• EXERCISES TO COMPLETE
[A] List every field declared in the Message dataclass in the Python pub/sub server code.
[B] In the Python pub/sub server code, what error text does the server send back when an incoming message can't be parsed as JSON?

Python Implementation

pubsub_server.py - Pub/Sub server with ordering:

# src: examples/03-chat/py/pubsub_server.py

import asyncio
import json
import time
from typing import Dict, Set, List
from dataclasses import dataclass, asdict
import websockets
from websockets.server import WebSocketServerProtocol

@dataclass
class Message:
    id: str
    room: str
    sender: str
    content: str
    sequence: int
    timestamp: int

class PubSubServer:
    def __init__(self, port: int = 8080):
        self.port = port
        self.subscribers: Dict[str, dict] = {}
        self.room_sequences: Dict[str, int] = {}
        self.message_history: Dict[str, List[Message]] = {}

    async def handle_connection(self, ws: WebSocketServerProtocol):
        subscriber_id = self._generate_id()

        try:
            async for message in ws:
                try:
                    data = json.loads(message)
                    await self.handle_message(subscriber_id, data, ws)
                except json.JSONDecodeError:
                    await ws.send(json.dumps({"error": "Invalid message format"}))
        finally:
            await self.handle_disconnect(subscriber_id)

    async def handle_message(self, subscriber_id: str, msg: dict, ws: WebSocketServerProtocol):
        msg_type = msg.get("type")

• RECORDED INFORMATION
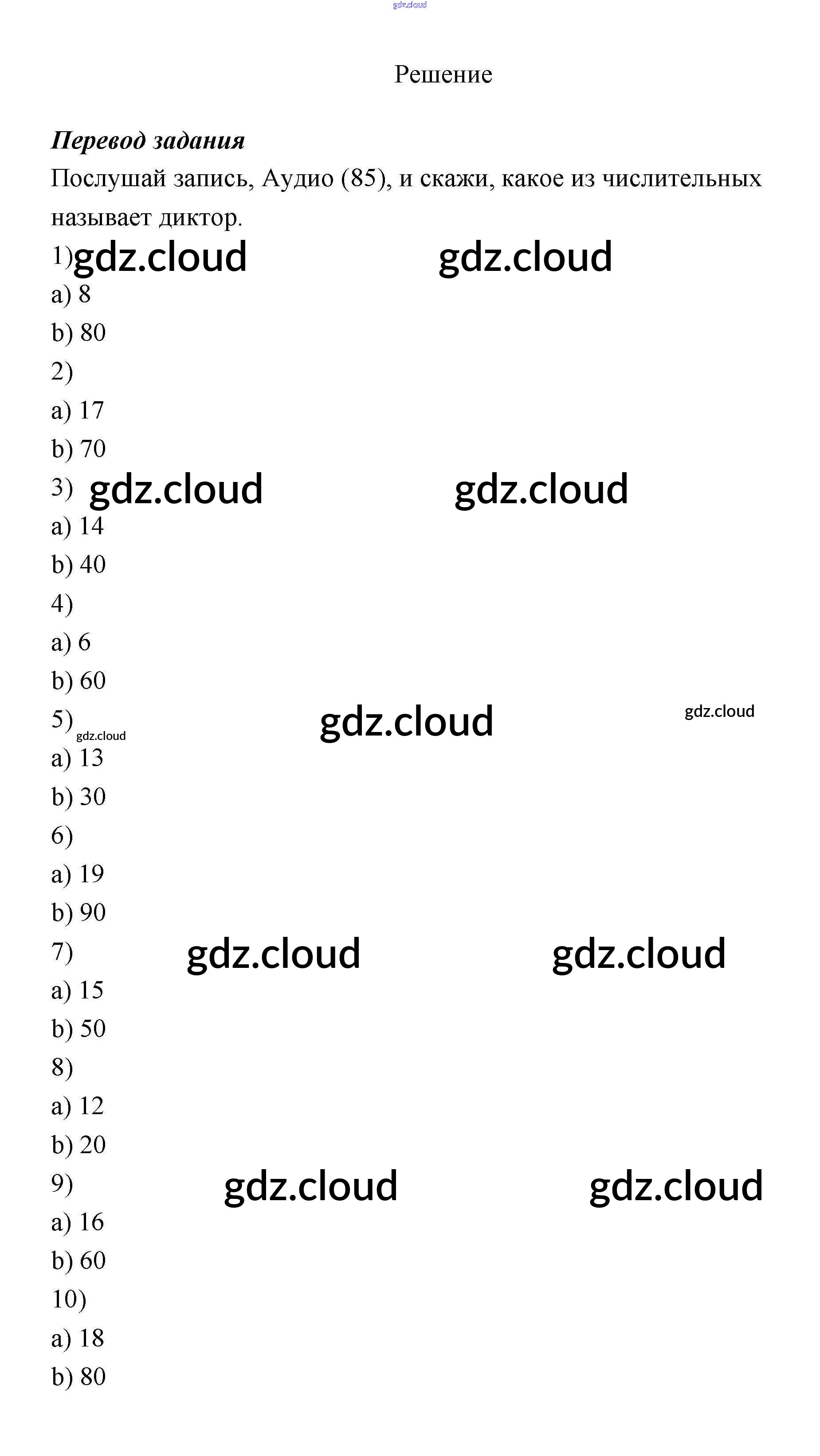 Решение

Перевод задания

Послушай запись, Аудио (85), и скажи, какое из числительных называет диктор.

1)
a) 8
b) 80
2)
a) 17
b) 70
3)
a) 14
b) 40
4)
a) 6
b) 60
5)
a) 13
b) 30
6)
a) 19
b) 90
7)
a) 15
b) 50
8)
a) 12
b) 20
9)
a) 16
b) 60
10)
a) 18
b) 80

gdz.cloud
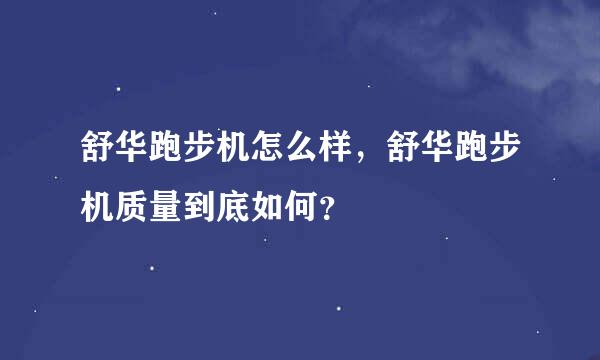 舒华跑步机怎么样，舒华跑步机质量到底如何？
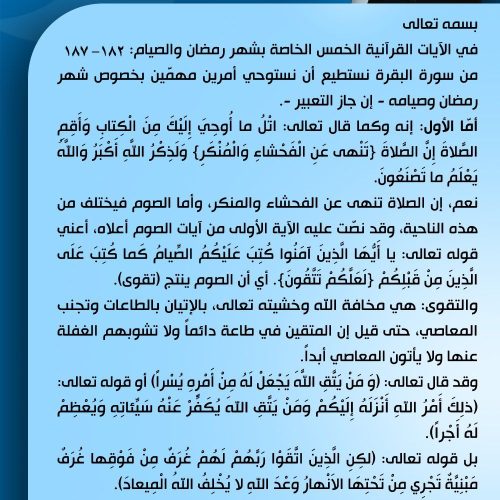 بسمه تعالى

في الآيات القرآنية الخمس الخاصة بشهر رمضان والصيام: ١٨٢- ١٨٧ من سورة البقرة نستطيع أن نستوحي أمرين مهمّين بخصوص شهر رمضان وصيامه - إن جاز التعبير -.

أمّا الأول: إنه وكما قال تعالى: اتْلُ ما أُوحِيَ إِلَيْكَ مِنَ الْكِتابِ وَأَقِمِ الصَّلاةَ إِنَّ الصَّلاةَ {تَنْهى عَنِ الْفَحْشاءِ وَالْمُنْكَرِ} وَلَذِكْرُ اللَّهِ أَكْبَرُ وَاللَّهُ يَعْلَمُ ما تَصْنَعُونَ.

نعم، إن الصلاة تنهى عن الفحشاء والمنكر، وأما الصوم فيختلف من هذه الناحية، وقد نصّت عليه الآية الأولى من آيات الصوم أعلاه، أعني قوله تعالى: يا أَيُّهَا الَّذِينَ آمَنُوا كُتِبَ عَلَيْكُمُ الصِّيامُ كَما كُتِبَ عَلَى الَّذِينَ مِنْ قَبْلِكُمْ {لَعَلَّكُمْ تَتَّقُونَ}. أي أن الصوم ينتج (تقوى).

والتقوى: هي مخافة الله وخشيته تعالى، بالإتيان بالطاعات وتجنب المعاصي، حتى قيل إن المتقين في طاعة دائماً ولا تشوبهم الغفلة عنها ولا يأتون المعاصي أبداً.

وقد قال تعالى: (وَ مَنْ يَتَّقِ اللَّهَ يَجْعَلْ لَهُ مِنْ أَمْرِهِ يُسْراً) أو قوله تعالى: (ذلِكَ أَمْرُ اللهِ أَنْزَلَهُ إِلَيْكُمْ وَمَنْ يَتَّقِ اللهَ يُكَفِّرْ عَنْهُ سَيِّئاتِهِ وَيُعْظِمْ لَهُ أَجْراً).

بل قوله تعالى: (لكِنِ الَّذِينَ اتَّقَوْا رَبَّهُمْ لَهُمْ غُرَفٌ مِنْ فَوْقِها غُرَفٌ مَبْنِيَّةٌ تَجْرِي مِنْ تَحْتِهَا الأَنْهارُ وَعْدَ اللهِ لا يُخْلِفُ اللهُ الْمِيعادَ).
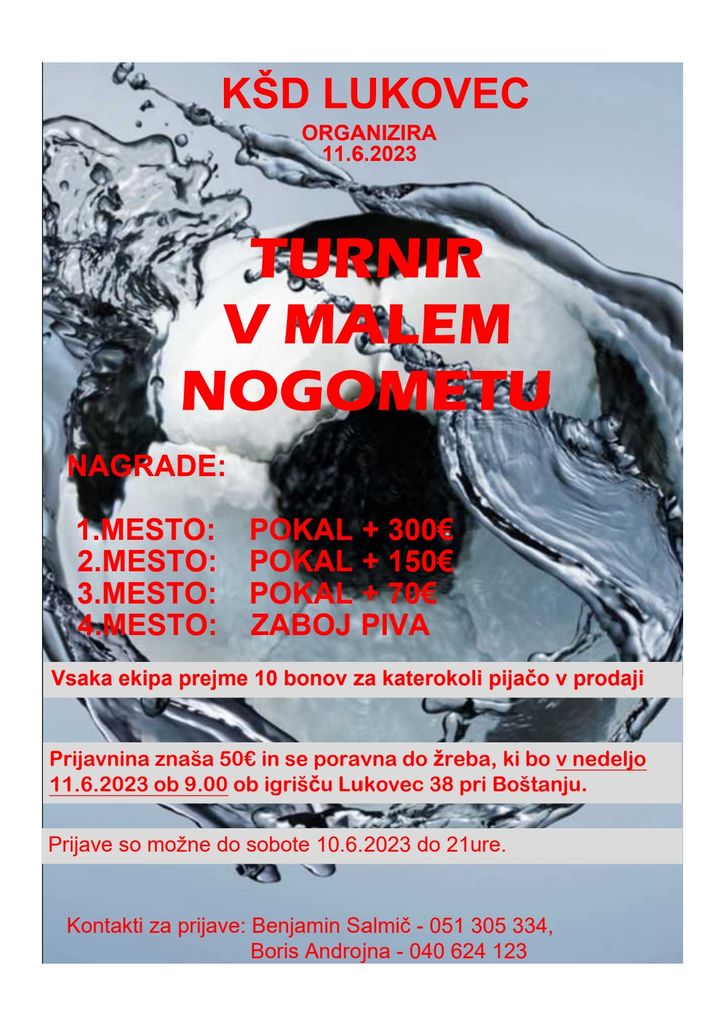 KŠD LUKOVEC

ORGANIZIRA
11.6.2023

TURNIR
V MALEM
NOGOMETU

NAGRADE:

1.MESTO: POKAL + 300€
2.MESTO: POKAL + 150€
3.MESTO: POKAL + 70€
4.MESTO: ZABOJ PIVA

Vsaka ekipa prejme 10 bonov za katerokoli pijačo v prodaji

Prijavnina znaša 50€ in se poravna do žreba, ki bo v nedeljo 11.6.2023 ob 9.00 ob igrišču Lukovec 38 pri Boštanju.

Prijave so možne do sobote 10.6.2023 do 21ure.

Kontakti za prijave: Benjamin Salmič - 051 305 334,
Boris Androjna - 040 624 123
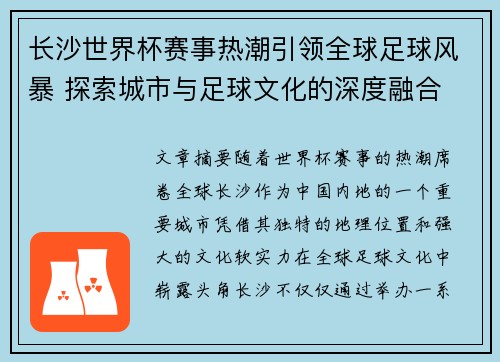 长沙世界杯赛事热潮引领全球足球风暴 探索城市与足球文化的深度融合

文章摘要随着世界杯赛事的热潮席卷全球长沙作为中国内地的一个重要城市凭借其独特的地理位置和强大的文化软实力在全球足球文化中崭露头角长沙不仅仅通过举办一系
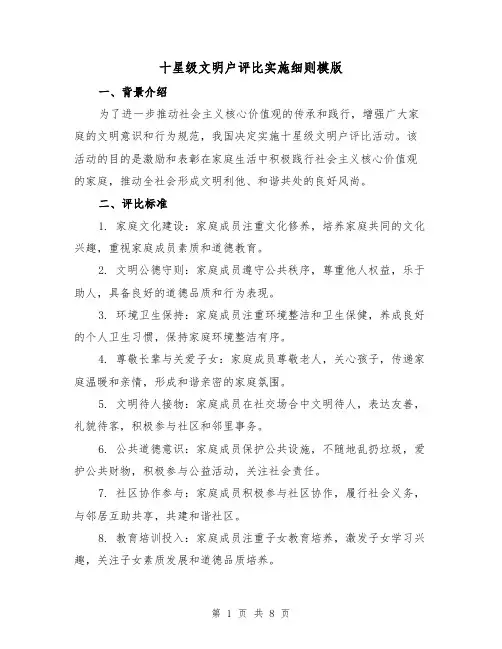 十星级文明户评比实施细则模版

一、背景介绍

为了进一步推动社会主义核心价值观的传承和践行，增强广大家庭的文明意识和行为规范，我国决定实施十星级文明户评比活动。该活动的目的是激励和表彰在家庭生活中积极践行社会主义核心价值观的家庭，推动全社会形成文明利他、和谐共处的良好风尚。

二、评比标准

1. 家庭文化建设：家庭成员注重文化修养，培养家庭共同的文化兴趣，重视家庭成员素质和道德教育。

2. 文明公德守则：家庭成员遵守公共秩序，尊重他人权益，乐于助人，具备良好的道德品质和行为表现。

3. 环境卫生保持：家庭成员注重环境整洁和卫生保健，养成良好的个人卫生习惯，保持家庭环境整洁有序。

4. 尊敬长辈与关爱子女：家庭成员尊敬老人，关心孩子，传递家庭温暖和亲情，形成和谐亲密的家庭氛围。

5. 文明待人接物：家庭成员在社交场合中文明待人，表达友善，礼貌待客，积极参与社区和邻里事务。

6. 公共道德意识：家庭成员保护公共设施，不随地乱扔垃圾，爱护公共财物，积极参与公益活动，关注社会责任。

7. 社区协作参与：家庭成员积极参与社区协作，履行社会义务，与邻居互助共享，共建和谐社区。

8. 教育培训投入：家庭成员注重子女教育培养，激发子女学习兴趣，关注子女素质发展和道德品质培养。

第 1 页 共 8 页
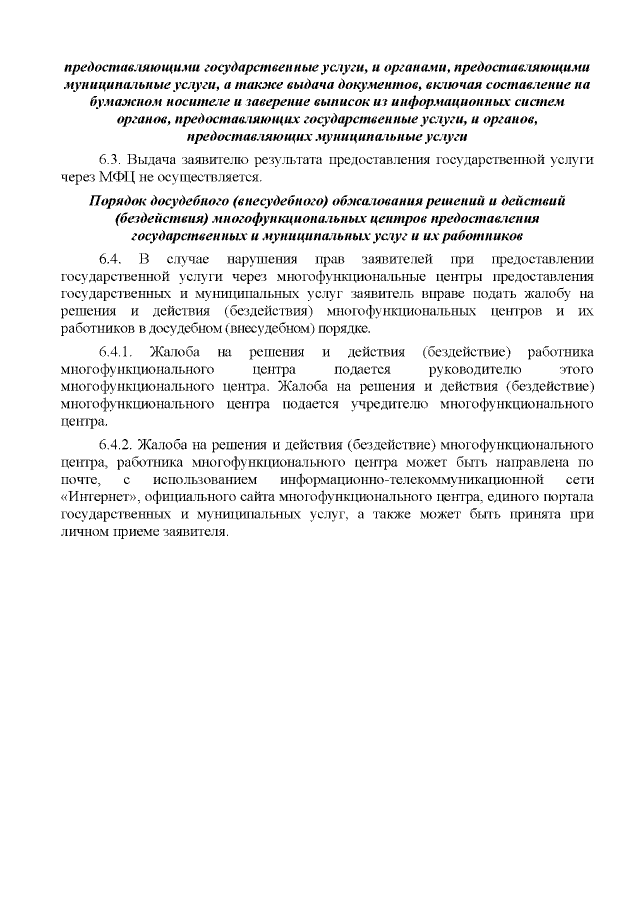 предоставляющими государственные услуги, и органами, предоставляющими муниципальные услуги, а также выдача документов, включая составление на бумажном носителе и заверение выписок из информационных систем органов, предоставляющих государственные услуги, и органов, предоставляющих муниципальные услуги

6.3. Выдача заявителю результата предоставления государственной услуги через МФЦ не осуществляется.

Порядок досудебного (внесудебного) обжалования решений и действий (бездействия) многофункциональных центров предоставления государственных и муниципальных услуг и их работников

6.4. В случае нарушения прав заявителей при предоставлении государственной услуги через многофункциональные центры предоставления государственных и муниципальных услуг заявитель вправе подать жалобу на решения и действия (бездействия) многофункциональных центров и их работников в досудебном (внесудебном) порядке.

6.4.1. Жалоба на решения и действия (бездействие) работника многофункционального центра подается руководителю этого многофункционального центра. Жалоба на решения и действия (бездействие) многофункционального центра подается учредителю многофункционального центра.

6.4.2. Жалоба на решения и действия (бездействие) многофункционального центра, работника многофункционального центра может быть направлена по почте, с использованием информационно-телекоммуникационной сети «Интернет», официального сайта многофункционального центра, единого портала государственных и муниципальных услуг, а также может быть принята при личном приеме заявителя.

• TASK-BY-TASK OUTPUTS
[A] id, room, sender, content, sequence, timestamp

[B] "Invalid message format"